UPDATE, SEPT 16:

Iran’s Justice Department has told foreign diplomats to stop criticizing the execution of wrestler Navid Afkari.

The department said, “Foreign embassies should not become the mouthpiece for Iranian opposition groups and should at the very least adhere to diplomatic norms.”

The Foreign Ministry summoned Germany’s ambassador in Tehran on Monday over an Embassy tweet condemnihg of the execution.

“It is not acceptable for legal constitutions to be ignored in order to silence dissenting voices,” the Embassy wrote. It added that Afkari’s two brothers, imprisoned for 54 and 27 years, “need our solidarity”.

A German Foreign Ministry spokeswoman said there were “considerable doubts about the rule of law in the proceedings”, including Afkari’s claim that he “confessed only under torture”.

The Iranian Foreign Ministry denounced German “interference in the internal affairs” of the Islamic Republic.

Tehran’s complaint failed to deter the European Union’s foreign affairs spokesperson Peter Stano from saying that the EU is opposed to the death penalty “under all circumstances and cases with no exception”: “It is a cruel and inhumane punishment.”

Five independent UN human rights experts said in a statement expressing condolences to Afkari’s family, “It is deeply disturbing that the authorities appear to have used the death penalty against an athlete as a warning to its population in a climate of increasing social unrest.

The statement was signed by Special Rapporteur on Human Rights in Iran, Javaid Rehman; Special Rapporteur on extrajudicial, summary, or arbitrary executions, Agnes Callamard; Special Rapporteur on Rights to Freedom of Peaceful Assembly and of Association, Clément Nyaletsossi Voule; Special Rapporteur on Torture and Other Cruel, Inhuman or Degrading Treatment or Punishment, Nils Melzer; and Special Rapporteur on the promotion and protection of the right to freedom of opinion and expression, Irene Khan.


UPDATE, SEPT 13:

One of the last statements from Navid Afkari before his execution early Saturday, in an audio tape smuggled out of prison:

If I’m executed, let everyone know that in the 21st century — with all its human rights mechanisms, international organizations, security councils — an innocent person has been executed while he struggled & fought with all his might.


UPDATE, SEPT 12:

Iranian authorities have executed wrestler Navid Afkari, a participant in mass protests in August 2018.

Afkari was convicted of stabbing a water company security guard to death.

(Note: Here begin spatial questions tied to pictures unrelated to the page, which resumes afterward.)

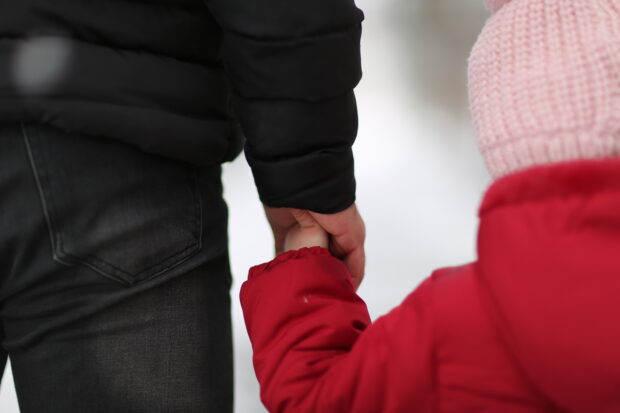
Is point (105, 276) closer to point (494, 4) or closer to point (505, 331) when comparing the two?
point (505, 331)

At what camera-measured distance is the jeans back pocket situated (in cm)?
62

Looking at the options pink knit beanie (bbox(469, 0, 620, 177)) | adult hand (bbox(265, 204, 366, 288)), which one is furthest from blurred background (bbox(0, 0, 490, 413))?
pink knit beanie (bbox(469, 0, 620, 177))

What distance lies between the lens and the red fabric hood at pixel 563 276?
0.51 meters

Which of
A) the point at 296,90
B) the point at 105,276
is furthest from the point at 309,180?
the point at 105,276

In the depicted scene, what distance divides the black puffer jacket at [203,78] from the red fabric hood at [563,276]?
216 millimetres

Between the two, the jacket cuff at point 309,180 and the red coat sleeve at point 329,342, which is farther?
the jacket cuff at point 309,180

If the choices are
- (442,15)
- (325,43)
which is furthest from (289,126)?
(442,15)

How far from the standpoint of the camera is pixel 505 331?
54 centimetres

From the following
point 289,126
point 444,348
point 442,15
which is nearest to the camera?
point 444,348

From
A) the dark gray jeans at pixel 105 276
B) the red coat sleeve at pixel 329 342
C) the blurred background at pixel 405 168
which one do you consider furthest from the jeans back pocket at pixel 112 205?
the blurred background at pixel 405 168

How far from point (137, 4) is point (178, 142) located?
0.13 meters

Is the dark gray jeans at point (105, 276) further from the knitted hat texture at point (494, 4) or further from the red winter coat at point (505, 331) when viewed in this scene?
the knitted hat texture at point (494, 4)

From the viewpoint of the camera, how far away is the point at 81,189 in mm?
630

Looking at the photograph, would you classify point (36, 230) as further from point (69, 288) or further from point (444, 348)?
point (444, 348)
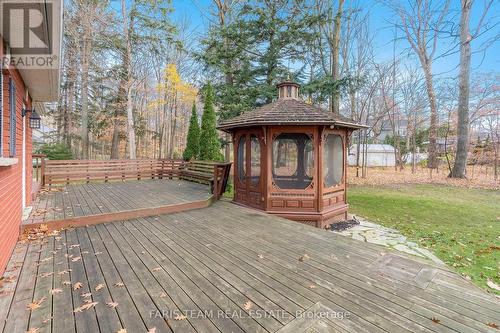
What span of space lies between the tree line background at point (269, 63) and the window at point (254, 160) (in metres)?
4.38

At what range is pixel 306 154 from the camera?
6.19 metres

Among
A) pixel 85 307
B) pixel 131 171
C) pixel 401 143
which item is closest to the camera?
pixel 85 307

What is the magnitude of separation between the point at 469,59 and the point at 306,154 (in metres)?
12.5

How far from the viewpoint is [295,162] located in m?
6.34

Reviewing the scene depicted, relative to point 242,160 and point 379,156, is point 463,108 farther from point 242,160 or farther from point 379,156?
point 379,156

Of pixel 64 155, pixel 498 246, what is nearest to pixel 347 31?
pixel 498 246

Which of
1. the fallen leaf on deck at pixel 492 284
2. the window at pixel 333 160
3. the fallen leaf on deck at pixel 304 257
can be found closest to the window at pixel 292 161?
the window at pixel 333 160

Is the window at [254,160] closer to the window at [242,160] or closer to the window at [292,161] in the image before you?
the window at [242,160]

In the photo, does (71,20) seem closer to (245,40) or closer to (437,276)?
(245,40)

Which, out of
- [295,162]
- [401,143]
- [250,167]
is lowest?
[250,167]

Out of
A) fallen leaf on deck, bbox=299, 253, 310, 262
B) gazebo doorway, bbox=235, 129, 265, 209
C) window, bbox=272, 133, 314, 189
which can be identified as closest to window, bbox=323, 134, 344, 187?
window, bbox=272, 133, 314, 189
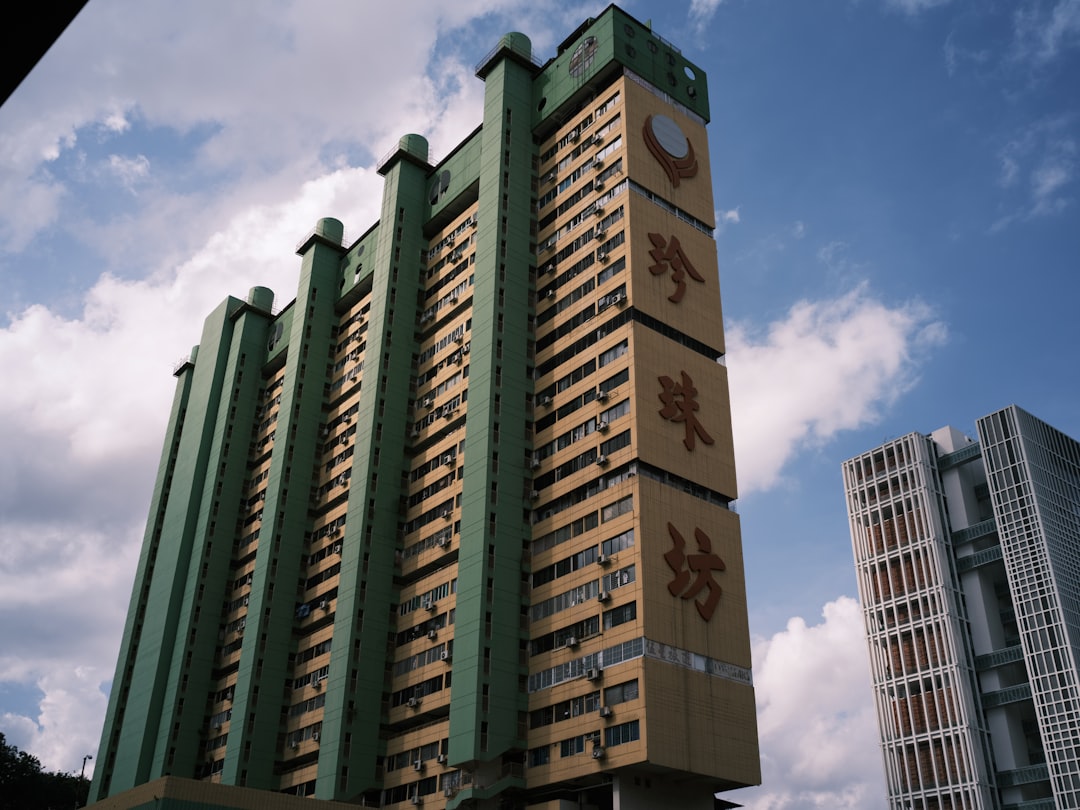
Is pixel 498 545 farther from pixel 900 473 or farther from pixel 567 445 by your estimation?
pixel 900 473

The head of the Justice Department in Fars Province, Kazem Mousavi, said that the execution was carried out “after legal procedures were carried out at the insistence of the parents and the family of the victim”.

The award-winning wrestler said he was tortured into making a false confession, and his attorney Hassan Younesi said there was no proof of his guilt.

Younesi said Afkari’s family were refused a visit with him before the execution, as required by law. He asked authorities on Twitter, “Were you in so much hurry to execute the sentence that you also deprived Navid of a last meeting?”

On Tuesday, a global union representing 85,000 athletes called for Iran’s expulsion from world sport if Afkari was put to death.


ORIGINAL ENTRY, AUGUST 31: Iranian authorities have imposed another death sentence on a participant in the country’s mass protests in 2018 and 2019.

A Shiraz court condemned Navid Afkari (pictured), a medal-winning wrestler, with two death sentences over his involvement in marches in August 2018 about economic conditions.

Afkari was arrested with his two brothers and charged with forming a group to act against the regime and killing a security agent.

The protests in 2018 were spurred by a historic fall in the Iranian currency, feeding inflation and adding to unemployment and declining productivity and trade. They spread across the country from Shiraz to the capital Tehran to cities such as Mashhad, Ahwaz, and Kermanshah. Hundreds of people were detained, with Iranian officials claiming that three police personnel and a protester were slain.

Afkari claimed that he was tortured in prison, including a plastic bag over his head and alcohol poured into his nostrils. His brothers Vahid and Habib have been sentenced to 54 and 27 years respectively.

The currency has continued its record-setting slide and now stands at 237,500:1 v. the US dollar, compared to 45,000:1 in early 2018.

Mass nationwide protests have recurred, including in November 2019 after the Government suddenly raised petrol prices by 50% to 200%. More than 300 demonstrators were killed by security forces.

In recent weeks, Iran’s judiciary has announced a series of death sentences on protesters, although the Supreme Court has paused the executions of three activists amid the social media campaigns “Don’t Execute” in Persian and “Stop Executions in Iran” in English.